The point is though, that you can have investments in infrastructure which have economic benefits and could have a more local impact. If you look at the growth of the Manchester pension fund some of the investment there is also in the housing market, but within the Manchester area. We are interested in that more local approach and we have had conversations with other London pension funds about the possibility of setting up a London residential property fund.
Room 151: What sort of returns are you expecting and when was the fund launched?
RG: It’s too early to say on returns, the fund was launched quite recently, last year. They gave us to expect around 4% net on rents with some on top for capital appreciation of the properties, so that could add another three, four, five percent so that was quite attractive to us.
Room 151: You have invested quite a large proportion of the fund in overseas equities
RG: We have two global equity external managers, RCM and Newton, and we manage an in house FTSE tracker so there is quite a lot in equities at the moment because we have believed that those are the assets that are appreciating fastest and would help us close the deficit.
Room 151: But is the implication that you are moving away from that?
RG: I’m not disbelieving it but I think that if we can get at least a similar return from other assets we should consider spreading our higher risk, higher earning assets around a bit more.
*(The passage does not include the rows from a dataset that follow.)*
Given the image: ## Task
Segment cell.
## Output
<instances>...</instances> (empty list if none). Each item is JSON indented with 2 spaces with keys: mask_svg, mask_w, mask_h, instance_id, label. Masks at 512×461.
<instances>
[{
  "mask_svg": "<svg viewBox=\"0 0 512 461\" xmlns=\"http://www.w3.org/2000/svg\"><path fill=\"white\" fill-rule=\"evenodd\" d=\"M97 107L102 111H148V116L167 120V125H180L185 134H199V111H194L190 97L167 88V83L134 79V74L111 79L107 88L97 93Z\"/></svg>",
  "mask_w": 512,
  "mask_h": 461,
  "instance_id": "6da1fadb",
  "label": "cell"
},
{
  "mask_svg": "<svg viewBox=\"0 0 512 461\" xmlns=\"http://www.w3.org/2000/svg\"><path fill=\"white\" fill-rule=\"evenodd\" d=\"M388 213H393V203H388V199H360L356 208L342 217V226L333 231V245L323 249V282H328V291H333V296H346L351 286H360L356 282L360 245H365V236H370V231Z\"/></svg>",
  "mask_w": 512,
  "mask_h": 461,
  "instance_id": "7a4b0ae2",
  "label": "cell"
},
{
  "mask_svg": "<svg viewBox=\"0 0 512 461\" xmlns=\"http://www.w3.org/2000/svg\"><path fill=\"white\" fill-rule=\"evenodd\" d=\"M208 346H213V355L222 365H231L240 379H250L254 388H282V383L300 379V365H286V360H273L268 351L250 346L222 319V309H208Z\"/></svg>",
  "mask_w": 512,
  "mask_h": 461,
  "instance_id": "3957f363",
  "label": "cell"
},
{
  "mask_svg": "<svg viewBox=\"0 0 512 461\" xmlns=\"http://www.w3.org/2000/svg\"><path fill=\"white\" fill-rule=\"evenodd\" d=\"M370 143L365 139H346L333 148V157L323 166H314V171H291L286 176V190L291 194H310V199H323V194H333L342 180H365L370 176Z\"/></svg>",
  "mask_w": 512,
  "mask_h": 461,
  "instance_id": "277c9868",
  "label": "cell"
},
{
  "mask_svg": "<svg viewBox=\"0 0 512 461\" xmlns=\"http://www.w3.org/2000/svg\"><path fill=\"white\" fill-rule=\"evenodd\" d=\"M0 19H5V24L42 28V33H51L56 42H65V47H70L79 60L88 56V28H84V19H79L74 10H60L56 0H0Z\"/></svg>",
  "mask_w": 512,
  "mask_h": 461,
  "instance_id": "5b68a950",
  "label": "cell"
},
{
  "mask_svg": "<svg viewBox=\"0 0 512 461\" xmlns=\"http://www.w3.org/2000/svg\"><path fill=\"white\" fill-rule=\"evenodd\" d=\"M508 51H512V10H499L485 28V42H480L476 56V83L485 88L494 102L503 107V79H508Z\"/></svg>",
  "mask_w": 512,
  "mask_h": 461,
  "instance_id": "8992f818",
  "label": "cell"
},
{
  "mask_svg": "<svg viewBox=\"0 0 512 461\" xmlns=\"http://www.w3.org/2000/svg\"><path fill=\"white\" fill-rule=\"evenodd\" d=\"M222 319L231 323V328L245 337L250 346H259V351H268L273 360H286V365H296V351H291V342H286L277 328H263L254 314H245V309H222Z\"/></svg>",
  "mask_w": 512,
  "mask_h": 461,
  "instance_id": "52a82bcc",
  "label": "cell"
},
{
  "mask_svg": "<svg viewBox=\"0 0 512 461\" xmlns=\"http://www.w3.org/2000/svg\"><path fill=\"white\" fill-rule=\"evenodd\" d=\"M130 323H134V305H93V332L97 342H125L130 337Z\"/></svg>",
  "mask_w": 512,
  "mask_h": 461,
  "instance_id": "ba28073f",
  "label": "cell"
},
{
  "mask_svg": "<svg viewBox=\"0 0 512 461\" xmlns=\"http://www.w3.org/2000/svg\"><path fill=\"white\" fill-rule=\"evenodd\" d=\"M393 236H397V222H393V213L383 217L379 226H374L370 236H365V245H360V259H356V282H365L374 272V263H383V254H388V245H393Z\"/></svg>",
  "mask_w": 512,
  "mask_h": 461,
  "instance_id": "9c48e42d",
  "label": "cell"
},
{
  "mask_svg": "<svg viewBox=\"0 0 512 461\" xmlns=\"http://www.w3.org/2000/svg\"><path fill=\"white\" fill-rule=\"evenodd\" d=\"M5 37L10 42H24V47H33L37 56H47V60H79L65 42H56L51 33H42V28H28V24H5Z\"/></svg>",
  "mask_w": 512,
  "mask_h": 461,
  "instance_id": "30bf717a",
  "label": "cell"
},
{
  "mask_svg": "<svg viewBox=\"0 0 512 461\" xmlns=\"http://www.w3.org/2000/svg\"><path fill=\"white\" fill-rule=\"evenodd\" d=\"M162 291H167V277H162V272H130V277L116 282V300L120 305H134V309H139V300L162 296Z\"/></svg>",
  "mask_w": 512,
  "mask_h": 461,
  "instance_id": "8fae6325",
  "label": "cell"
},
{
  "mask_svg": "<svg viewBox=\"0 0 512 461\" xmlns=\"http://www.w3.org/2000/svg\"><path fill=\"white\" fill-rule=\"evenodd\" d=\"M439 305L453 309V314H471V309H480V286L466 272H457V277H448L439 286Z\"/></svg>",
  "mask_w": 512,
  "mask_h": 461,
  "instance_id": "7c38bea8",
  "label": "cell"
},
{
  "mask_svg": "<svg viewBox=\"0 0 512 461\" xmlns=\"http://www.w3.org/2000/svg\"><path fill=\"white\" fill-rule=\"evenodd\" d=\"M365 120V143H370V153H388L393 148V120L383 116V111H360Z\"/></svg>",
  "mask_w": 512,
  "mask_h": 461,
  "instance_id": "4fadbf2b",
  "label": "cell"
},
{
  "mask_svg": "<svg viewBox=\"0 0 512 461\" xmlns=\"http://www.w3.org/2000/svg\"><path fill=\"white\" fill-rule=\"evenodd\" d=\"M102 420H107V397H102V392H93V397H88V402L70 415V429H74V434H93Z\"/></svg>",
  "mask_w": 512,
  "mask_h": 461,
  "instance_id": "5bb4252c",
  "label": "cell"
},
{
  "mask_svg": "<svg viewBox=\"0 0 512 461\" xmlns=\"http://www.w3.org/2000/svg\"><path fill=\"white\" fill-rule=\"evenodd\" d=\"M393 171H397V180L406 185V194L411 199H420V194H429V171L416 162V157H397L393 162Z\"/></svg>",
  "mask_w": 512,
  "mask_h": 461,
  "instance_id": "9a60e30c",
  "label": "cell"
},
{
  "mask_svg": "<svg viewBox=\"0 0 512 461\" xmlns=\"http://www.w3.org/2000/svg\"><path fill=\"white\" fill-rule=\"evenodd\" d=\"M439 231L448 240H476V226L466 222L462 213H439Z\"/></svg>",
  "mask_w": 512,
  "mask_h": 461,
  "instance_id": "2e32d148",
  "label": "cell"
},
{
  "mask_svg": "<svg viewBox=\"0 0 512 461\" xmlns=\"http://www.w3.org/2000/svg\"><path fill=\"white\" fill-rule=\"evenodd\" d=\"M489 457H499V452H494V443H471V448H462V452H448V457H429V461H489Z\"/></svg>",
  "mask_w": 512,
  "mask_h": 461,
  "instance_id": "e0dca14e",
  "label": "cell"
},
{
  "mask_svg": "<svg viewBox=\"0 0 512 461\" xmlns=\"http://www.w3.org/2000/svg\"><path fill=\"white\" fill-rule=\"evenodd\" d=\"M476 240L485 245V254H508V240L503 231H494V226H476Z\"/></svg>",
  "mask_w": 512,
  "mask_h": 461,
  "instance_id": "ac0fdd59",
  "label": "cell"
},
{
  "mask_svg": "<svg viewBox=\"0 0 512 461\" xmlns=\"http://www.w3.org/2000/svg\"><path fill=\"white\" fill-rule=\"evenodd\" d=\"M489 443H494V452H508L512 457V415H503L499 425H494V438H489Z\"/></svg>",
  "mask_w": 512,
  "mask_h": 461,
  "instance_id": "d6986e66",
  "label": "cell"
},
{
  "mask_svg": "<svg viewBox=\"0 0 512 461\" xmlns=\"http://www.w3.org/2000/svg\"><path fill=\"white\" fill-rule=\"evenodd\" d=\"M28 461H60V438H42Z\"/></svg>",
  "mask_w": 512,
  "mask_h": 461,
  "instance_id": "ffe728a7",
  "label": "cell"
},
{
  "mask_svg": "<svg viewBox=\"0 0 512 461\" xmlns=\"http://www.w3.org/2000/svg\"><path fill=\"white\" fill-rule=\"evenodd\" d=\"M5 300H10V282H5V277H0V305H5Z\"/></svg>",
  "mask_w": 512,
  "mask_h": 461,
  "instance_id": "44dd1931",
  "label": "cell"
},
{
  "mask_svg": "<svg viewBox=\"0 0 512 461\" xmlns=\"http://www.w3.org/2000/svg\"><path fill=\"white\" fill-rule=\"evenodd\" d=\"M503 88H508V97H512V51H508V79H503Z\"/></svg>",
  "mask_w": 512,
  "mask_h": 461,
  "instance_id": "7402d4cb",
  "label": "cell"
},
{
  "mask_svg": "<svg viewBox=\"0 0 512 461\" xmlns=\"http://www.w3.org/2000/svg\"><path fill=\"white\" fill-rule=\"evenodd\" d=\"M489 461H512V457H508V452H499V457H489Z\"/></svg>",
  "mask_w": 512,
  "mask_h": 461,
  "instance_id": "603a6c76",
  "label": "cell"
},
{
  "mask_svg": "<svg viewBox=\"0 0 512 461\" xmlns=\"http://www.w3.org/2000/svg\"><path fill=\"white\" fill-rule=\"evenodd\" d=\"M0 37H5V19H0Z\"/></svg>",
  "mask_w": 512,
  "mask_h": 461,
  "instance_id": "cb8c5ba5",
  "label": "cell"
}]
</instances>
Having some in residential property makes sense to me.
Room 151: You have a proportion of the fund in private equity too?
RG: Yes we have a couple of private equity managers, it is a small but significant proportion of the fund. We believe there is more growth in smaller companies than larger ones so it makes sense to have assets in there. There is more of a liquidity issue there but we would be foolish not to have some exposure to that part of the market. The managers are Standard Life and Pantheon.
Room 151: Do you have a smaller proportion of the fund in bonds than most pension funds?
RG: Yes I think we do, we have more than the average in equities and less in bonds. As far as bonds go we just have corporate bonds.
Room 151: Do you consider this a more adventurous fund than the average?
RG: We’re still cash-flow positive so looking to maximise returns rather than having to worry immediately about matching liabilities. The fund is £800m and we have a small in house team headed up by Joana Marfoh in our finance department and we have advice from Allenbridge Epic and Mercer.